> _Questions about scene geometry_:
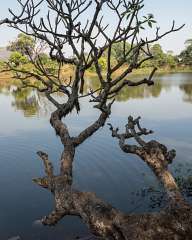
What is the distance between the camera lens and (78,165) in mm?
15305

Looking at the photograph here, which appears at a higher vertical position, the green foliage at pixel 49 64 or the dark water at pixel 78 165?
the green foliage at pixel 49 64

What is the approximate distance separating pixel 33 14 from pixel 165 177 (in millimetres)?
3514

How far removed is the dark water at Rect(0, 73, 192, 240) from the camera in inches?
408

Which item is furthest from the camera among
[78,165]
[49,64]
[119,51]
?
[49,64]

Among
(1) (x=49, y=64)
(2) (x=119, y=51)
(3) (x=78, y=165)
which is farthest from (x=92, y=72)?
(3) (x=78, y=165)

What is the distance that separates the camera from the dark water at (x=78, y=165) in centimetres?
1035

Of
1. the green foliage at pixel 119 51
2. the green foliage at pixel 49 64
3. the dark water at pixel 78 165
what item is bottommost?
the dark water at pixel 78 165

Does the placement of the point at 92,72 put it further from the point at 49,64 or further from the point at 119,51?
the point at 119,51

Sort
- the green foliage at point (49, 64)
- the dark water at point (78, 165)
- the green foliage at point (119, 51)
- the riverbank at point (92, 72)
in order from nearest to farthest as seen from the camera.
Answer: the green foliage at point (119, 51) → the green foliage at point (49, 64) → the dark water at point (78, 165) → the riverbank at point (92, 72)

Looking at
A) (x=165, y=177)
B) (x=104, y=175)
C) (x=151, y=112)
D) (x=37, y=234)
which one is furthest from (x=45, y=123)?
(x=165, y=177)

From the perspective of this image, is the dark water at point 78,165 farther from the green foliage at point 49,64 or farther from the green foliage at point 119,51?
the green foliage at point 119,51

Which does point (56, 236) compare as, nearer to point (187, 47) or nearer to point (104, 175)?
point (104, 175)

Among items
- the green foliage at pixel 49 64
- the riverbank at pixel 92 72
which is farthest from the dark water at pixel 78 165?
the riverbank at pixel 92 72

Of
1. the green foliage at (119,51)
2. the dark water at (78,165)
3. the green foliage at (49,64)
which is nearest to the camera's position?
the green foliage at (119,51)
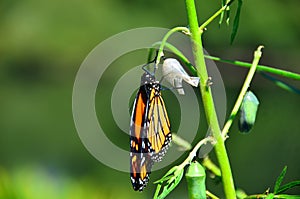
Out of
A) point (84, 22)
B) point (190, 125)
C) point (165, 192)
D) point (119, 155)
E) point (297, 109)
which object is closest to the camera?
point (165, 192)

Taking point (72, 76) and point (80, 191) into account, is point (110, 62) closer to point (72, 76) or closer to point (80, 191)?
point (72, 76)

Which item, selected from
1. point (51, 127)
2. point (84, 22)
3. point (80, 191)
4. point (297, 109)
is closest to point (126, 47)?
point (84, 22)

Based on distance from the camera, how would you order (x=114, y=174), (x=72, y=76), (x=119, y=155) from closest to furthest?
(x=119, y=155)
(x=114, y=174)
(x=72, y=76)

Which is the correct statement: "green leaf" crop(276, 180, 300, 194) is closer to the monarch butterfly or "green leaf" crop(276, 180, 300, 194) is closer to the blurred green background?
the monarch butterfly

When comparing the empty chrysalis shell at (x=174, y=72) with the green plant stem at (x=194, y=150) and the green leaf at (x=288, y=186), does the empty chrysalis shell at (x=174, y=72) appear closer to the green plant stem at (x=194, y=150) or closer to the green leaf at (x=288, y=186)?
the green plant stem at (x=194, y=150)

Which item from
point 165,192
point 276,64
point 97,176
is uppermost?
point 276,64

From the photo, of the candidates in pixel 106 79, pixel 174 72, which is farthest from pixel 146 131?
pixel 106 79

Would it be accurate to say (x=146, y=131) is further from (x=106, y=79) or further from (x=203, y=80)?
(x=106, y=79)
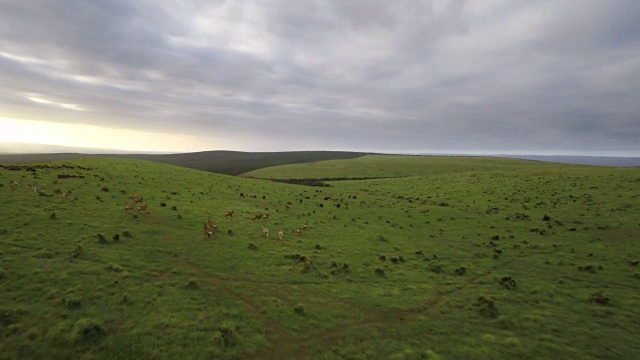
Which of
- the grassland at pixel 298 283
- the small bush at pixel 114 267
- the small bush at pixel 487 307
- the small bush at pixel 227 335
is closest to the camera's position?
the small bush at pixel 227 335

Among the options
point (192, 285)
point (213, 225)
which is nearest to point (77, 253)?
point (192, 285)

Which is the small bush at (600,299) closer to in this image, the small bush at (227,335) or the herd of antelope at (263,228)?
the small bush at (227,335)

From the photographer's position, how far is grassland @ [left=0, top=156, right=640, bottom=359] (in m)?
11.6

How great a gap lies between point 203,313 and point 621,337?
17.3 metres

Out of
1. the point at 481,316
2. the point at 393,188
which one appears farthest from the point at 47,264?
the point at 393,188

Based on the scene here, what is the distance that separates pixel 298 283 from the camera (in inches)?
669

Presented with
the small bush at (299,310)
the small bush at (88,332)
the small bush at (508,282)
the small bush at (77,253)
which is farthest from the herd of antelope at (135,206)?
the small bush at (508,282)

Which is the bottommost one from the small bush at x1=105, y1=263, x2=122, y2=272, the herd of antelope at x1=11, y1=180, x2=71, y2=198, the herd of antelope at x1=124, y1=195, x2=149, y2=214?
the small bush at x1=105, y1=263, x2=122, y2=272

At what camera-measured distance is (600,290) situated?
1795cm

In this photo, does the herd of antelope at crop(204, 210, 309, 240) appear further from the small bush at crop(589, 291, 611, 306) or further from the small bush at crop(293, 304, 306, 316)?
the small bush at crop(589, 291, 611, 306)

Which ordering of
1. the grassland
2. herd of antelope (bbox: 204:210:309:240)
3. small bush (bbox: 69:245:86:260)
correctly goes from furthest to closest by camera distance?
herd of antelope (bbox: 204:210:309:240)
small bush (bbox: 69:245:86:260)
the grassland

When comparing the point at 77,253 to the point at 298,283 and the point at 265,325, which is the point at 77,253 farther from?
the point at 298,283

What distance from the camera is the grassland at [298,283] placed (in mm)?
11625

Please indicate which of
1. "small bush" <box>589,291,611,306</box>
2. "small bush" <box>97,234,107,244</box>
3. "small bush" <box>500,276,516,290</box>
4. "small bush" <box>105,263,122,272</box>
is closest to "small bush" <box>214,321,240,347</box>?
"small bush" <box>105,263,122,272</box>
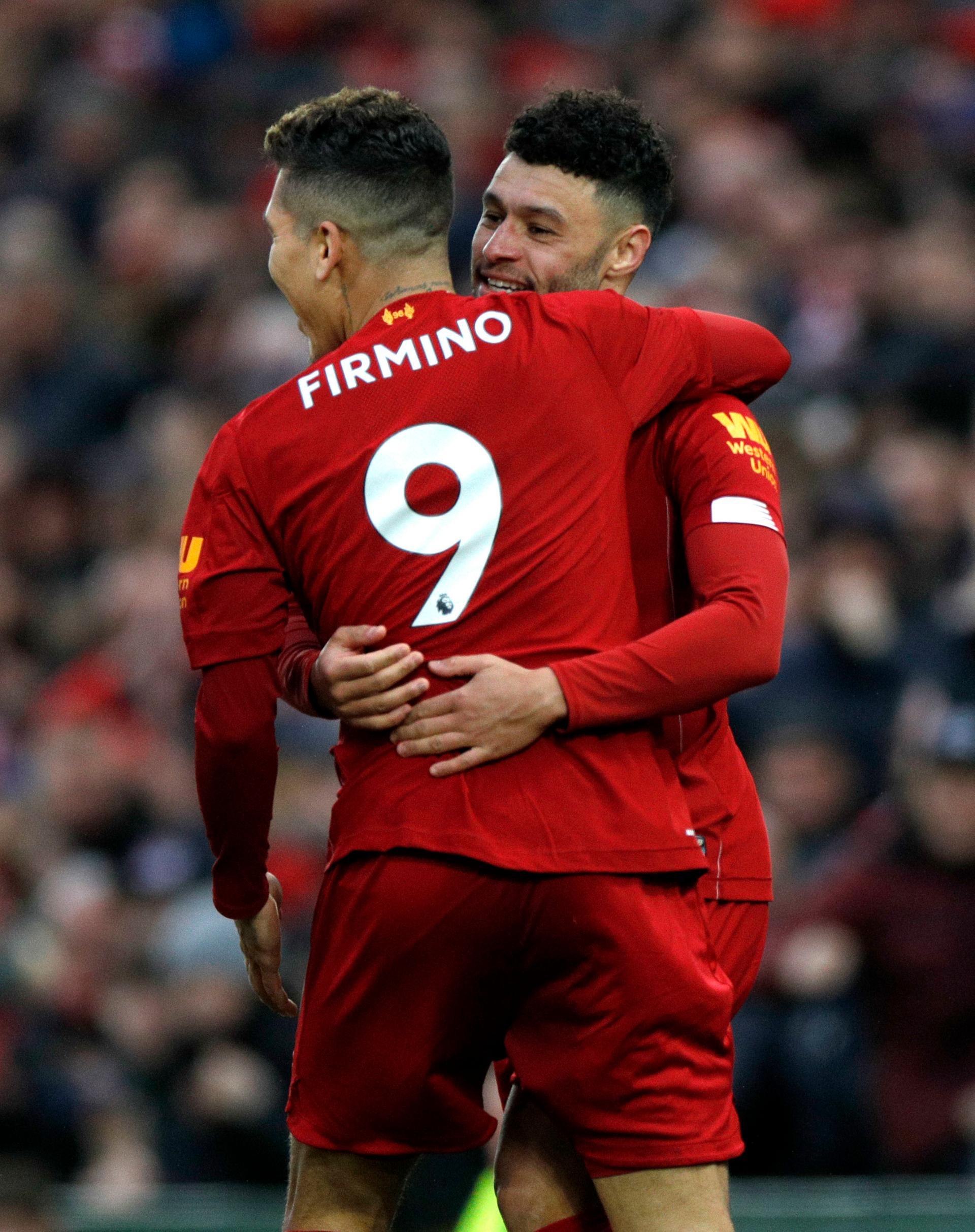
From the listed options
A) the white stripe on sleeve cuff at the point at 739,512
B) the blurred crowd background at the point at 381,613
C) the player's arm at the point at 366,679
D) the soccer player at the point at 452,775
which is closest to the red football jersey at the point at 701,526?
the white stripe on sleeve cuff at the point at 739,512

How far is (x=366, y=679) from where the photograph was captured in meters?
2.58

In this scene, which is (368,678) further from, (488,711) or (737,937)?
(737,937)

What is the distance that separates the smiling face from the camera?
3.04 meters

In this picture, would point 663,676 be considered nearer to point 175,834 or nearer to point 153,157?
point 175,834

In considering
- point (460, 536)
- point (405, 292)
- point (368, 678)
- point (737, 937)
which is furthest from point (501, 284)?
point (737, 937)

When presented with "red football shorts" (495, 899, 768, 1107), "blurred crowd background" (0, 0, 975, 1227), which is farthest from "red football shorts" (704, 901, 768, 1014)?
"blurred crowd background" (0, 0, 975, 1227)

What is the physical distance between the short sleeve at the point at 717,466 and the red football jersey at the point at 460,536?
0.13 m

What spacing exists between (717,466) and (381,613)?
0.51 m

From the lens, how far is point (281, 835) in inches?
224

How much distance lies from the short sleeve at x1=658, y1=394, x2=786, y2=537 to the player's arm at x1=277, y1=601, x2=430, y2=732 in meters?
0.45

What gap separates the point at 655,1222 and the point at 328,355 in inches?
47.3

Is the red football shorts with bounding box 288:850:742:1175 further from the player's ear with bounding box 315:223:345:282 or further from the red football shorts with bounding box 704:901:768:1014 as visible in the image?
the player's ear with bounding box 315:223:345:282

> _WRITTEN PROBLEM_:
Reproduce the records, all of them, word for word; omit the pictures.

> _RESPONSE TO THIS TASK_:
What is the distance between the camera lens and (78,165) in mm?
15305

Looking at the photograph here, which appears at a higher vertical position, the green foliage at pixel 49 64 or the dark water at pixel 78 165?
the green foliage at pixel 49 64

What is the approximate distance separating pixel 33 14 from pixel 165 177 (in millimetres)?
3514

How far removed is the dark water at Rect(0, 73, 192, 240) from the camera in inches?
408

Which item is furthest from the camera among
[78,165]
[49,64]
[119,51]
?
[49,64]

Among
(1) (x=49, y=64)
(2) (x=119, y=51)
(3) (x=78, y=165)
which is farthest from (x=92, y=72)?
(3) (x=78, y=165)

What is the distance that separates the camera from the dark water at (x=78, y=165) in centimetres?
1035

Of
1. the green foliage at pixel 119 51
2. the green foliage at pixel 49 64
3. the dark water at pixel 78 165
what item is bottommost?
the dark water at pixel 78 165

Does the placement of the point at 92,72 put it further from the point at 49,64 or further from the point at 119,51?
the point at 119,51

Sort
- the green foliage at point (49, 64)
- the dark water at point (78, 165)
- the green foliage at point (119, 51)
- the riverbank at point (92, 72)
in order from nearest to farthest as seen from the camera.
Answer: the green foliage at point (119, 51) → the green foliage at point (49, 64) → the dark water at point (78, 165) → the riverbank at point (92, 72)

Looking at
A) (x=165, y=177)
B) (x=104, y=175)
C) (x=151, y=112)
D) (x=37, y=234)
which one is furthest from (x=45, y=123)?
(x=165, y=177)

From the perspective of this image, is the dark water at point 78,165 farther from the green foliage at point 49,64 or farther from the green foliage at point 119,51?
the green foliage at point 119,51

Which does point (56, 236) compare as, nearer to point (187, 47) or nearer to point (104, 175)?
point (104, 175)

Among items
- the green foliage at pixel 49 64
- the riverbank at pixel 92 72
which is farthest from the dark water at pixel 78 165?
the riverbank at pixel 92 72

Of
1. the green foliage at (119,51)
2. the dark water at (78,165)
3. the green foliage at (49,64)
which is nearest to the camera's position?
the green foliage at (119,51)
Out of
A) point (84, 22)
B) point (190, 125)
C) point (165, 192)
D) point (119, 155)
E) point (297, 109)
which object is closest to the camera?
point (165, 192)

Taking point (72, 76) and point (80, 191) into account, is point (110, 62) closer to point (72, 76) or closer to point (80, 191)?
point (72, 76)

Which item, selected from
1. point (51, 127)
2. point (84, 22)
3. point (80, 191)
4. point (297, 109)
is closest to point (126, 47)?
point (84, 22)

Based on distance from the camera, how would you order (x=114, y=174), (x=72, y=76), (x=119, y=155) from closest to furthest?
(x=119, y=155)
(x=114, y=174)
(x=72, y=76)

Which is the correct statement: "green leaf" crop(276, 180, 300, 194) is closer to the monarch butterfly or "green leaf" crop(276, 180, 300, 194) is closer to the blurred green background?
the monarch butterfly

When comparing the empty chrysalis shell at (x=174, y=72) with the green plant stem at (x=194, y=150) and the green leaf at (x=288, y=186), does the empty chrysalis shell at (x=174, y=72) appear closer to the green plant stem at (x=194, y=150) or closer to the green leaf at (x=288, y=186)?
the green plant stem at (x=194, y=150)

Which item from
point 165,192
point 276,64
point 97,176
is uppermost?
point 276,64

From the photo, of the candidates in pixel 106 79, pixel 174 72, which is farthest from pixel 146 131?
pixel 106 79

Would it be accurate to say (x=146, y=131) is further from (x=106, y=79) or further from (x=203, y=80)?
(x=106, y=79)
Which of
- the grassland at pixel 298 283
- the small bush at pixel 114 267
- the small bush at pixel 487 307
- the small bush at pixel 227 335
is closest to the camera's position?
the small bush at pixel 227 335

Among the options
point (192, 285)
point (213, 225)
which is nearest to point (77, 253)?
point (192, 285)

Which is the small bush at (600,299) closer to in this image, the small bush at (227,335) or the herd of antelope at (263,228)?
the small bush at (227,335)

From the photographer's position, how far is grassland @ [left=0, top=156, right=640, bottom=359] (in m)?
11.6

How great a gap lies between point 203,313 and point 621,337?
17.3 metres

Out of
1. the point at 481,316
2. the point at 393,188
which one appears farthest from the point at 47,264?
the point at 393,188

Based on the scene here, what is the distance that separates pixel 298 283 from the camera (in inches)?
669

Presented with
the small bush at (299,310)
the small bush at (88,332)
the small bush at (508,282)
the small bush at (77,253)
which is farthest from the herd of antelope at (135,206)?
the small bush at (508,282)

Which is the bottommost one from the small bush at x1=105, y1=263, x2=122, y2=272, the herd of antelope at x1=11, y1=180, x2=71, y2=198, the herd of antelope at x1=124, y1=195, x2=149, y2=214?
the small bush at x1=105, y1=263, x2=122, y2=272

At what camera-measured distance is (600,290) situated?
1795cm

In this photo, does the herd of antelope at crop(204, 210, 309, 240) appear further from the small bush at crop(589, 291, 611, 306) or further from the small bush at crop(293, 304, 306, 316)?
the small bush at crop(589, 291, 611, 306)

Which ordering of
1. the grassland
2. herd of antelope (bbox: 204:210:309:240)
3. small bush (bbox: 69:245:86:260)
correctly goes from furthest to closest by camera distance?
herd of antelope (bbox: 204:210:309:240)
small bush (bbox: 69:245:86:260)
the grassland

When comparing the point at 77,253 to the point at 298,283 and the point at 265,325, which is the point at 77,253 farther from?
the point at 298,283

What distance from the camera is the grassland at [298,283] placed (in mm)?
11625

Please indicate which of
1. "small bush" <box>589,291,611,306</box>
2. "small bush" <box>97,234,107,244</box>
3. "small bush" <box>500,276,516,290</box>
4. "small bush" <box>105,263,122,272</box>
is closest to "small bush" <box>214,321,240,347</box>?
"small bush" <box>105,263,122,272</box>
From the listed options
A) the white stripe on sleeve cuff at the point at 739,512
B) the blurred crowd background at the point at 381,613
C) the player's arm at the point at 366,679
D) the soccer player at the point at 452,775
which is closest to the red football jersey at the point at 701,526?
the white stripe on sleeve cuff at the point at 739,512

How far is (x=366, y=679) from where the photograph was captured in meters?
2.58

In this scene, which is (368,678) further from, (488,711) or (737,937)?
(737,937)

What is the distance that separates the smiling face from the camera?
3.04 meters

In this picture, would point 663,676 be considered nearer to point 175,834 or nearer to point 153,157?
point 175,834

In considering
- point (460, 536)
- point (405, 292)
- point (368, 678)
- point (737, 937)
which is furthest from point (501, 284)?
point (737, 937)

When presented with "red football shorts" (495, 899, 768, 1107), "blurred crowd background" (0, 0, 975, 1227), which is farthest from "red football shorts" (704, 901, 768, 1014)?
"blurred crowd background" (0, 0, 975, 1227)

What is the physical distance between the short sleeve at the point at 717,466 and the red football jersey at the point at 460,536?
0.13 m

What spacing exists between (717,466) and (381,613)?
0.51 m

From the lens, how far is point (281, 835) in inches?
224

How much distance lies from the short sleeve at x1=658, y1=394, x2=786, y2=537 to the player's arm at x1=277, y1=601, x2=430, y2=732 in meters?
0.45

What gap separates the point at 655,1222 and the point at 328,355 in inches?
47.3

Is the red football shorts with bounding box 288:850:742:1175 further from the player's ear with bounding box 315:223:345:282 or further from the red football shorts with bounding box 704:901:768:1014 as visible in the image?
the player's ear with bounding box 315:223:345:282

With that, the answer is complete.